Protocole KAPA HiFi™ Library Amplification Kit


Protocole d'amplification de banque



Etape 1: Préparation
- Décongeler les amorces nécessaire à la PCR (voir Tableau 1 pour les détails) et le tube de KAPA HiFi HotStart Ready Mix (2X) à température ambiante.
- Centrifuger brièvement le KAPA HiFi HotStart Ready Mix (2X) décongelé et les tubes d'amorces 5 secondes à 600 x g.
- Décongeler et centriguger brièvement l'adaptateur ligaturé, bibliothèque ADN purifié séparé selon la taille pendant 5 secondes à 600 x g.
- Pré-programmer le thermocycleur en utilisant le protocole de cycle recommandé fourni dans le Tableau 1 pour les types spécifiques de bibliothèques Illumina.

Etape 2: Installation de la réaction
Afin de maintenir la diversité des banques optimale, il est nécessaire d'ajouter suffisamment d'adaptateur ligaturé à la banque d'ADN à chaque réaction d'enrichissement par PCR. Le nombre de cycles optimaux dépend du volume et de la concentration du matériel de banque ajouté à chaque 50 µl de réaction de PCR. Le dosage PCR peut être réalisé pour optimiser le rendement avant de procéder à l'enrichissement préparatif aux réactions de PCR/s.
Pour chaque réaction, ajouter les composés suivants en changeant de cônes après chaque étape de pipetage. Consulter le tableau 1 pour le montage réactionnel proposé pour la préparations de protocoles spécifiques de la banque.
  • 25μL de KAPA HiFi HotStart Ready Mix (2X)
  • Mélange d'amorces ou chaque amorce individuel
  • Purified adaptor-ligated library DNA
  • Ajuster à 50μL avec l'eau pour PCR
  • Sceller chaque mélange réactionnel, mélanger légèrement et centrifuger pendant 5 secondes à 600 xg

Etape 3: Protocole du cycle
Se référer au tableau 1 pour le protocole du thermocycleur spécifique au type de banque.

Etape 4: Clean up PCR
Après enrichissement par PCR After enrichment PCR, clean up each reaction using either Agencourt AMPure XP beads (Beckman Coulter Genomics part # A63881) or Qiagen MinElute PCR purification kit (Qiagen, part # 28004).

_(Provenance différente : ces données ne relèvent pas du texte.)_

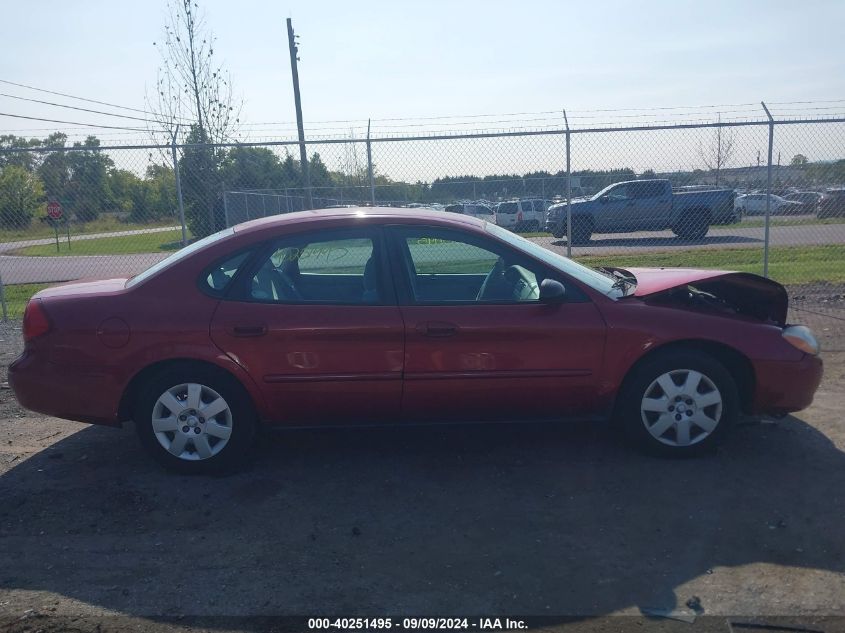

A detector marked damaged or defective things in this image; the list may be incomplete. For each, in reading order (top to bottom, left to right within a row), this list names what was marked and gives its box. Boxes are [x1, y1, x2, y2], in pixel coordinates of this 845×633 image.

Etape 5: Validation des banques
* Pour vérifier la taille des fragments de PCR enrichis, vérifier la distribution par taille en effectuant une électrophorèse sur gel.
* Utiliser le coffret KAPA Library Quantification approprié pour quantifier avec précision le nombre de molécules de PCR compétente. La quantification précise des banques de molécules est essentielle pour une utilisation efficace des plate-formes de séquençage Illumina. La surestimation de la concentration des banques résulte à une densité moindre des clusters suite à la bridge PCR. La sous-estimation de la concentration des banques est due à des amas trop nombreux dans l'écoulement de cellules, ce qui peut conduire à une pauvre résolution de clusters. Les deux scénarios sont dus à la capacité de séquençage optimale.
La quantification précise des banques est également importante lors de la mise en place de banques indexés pour le séquençage des multiplexés afin d'assurer une représentation équitable de chaque banque.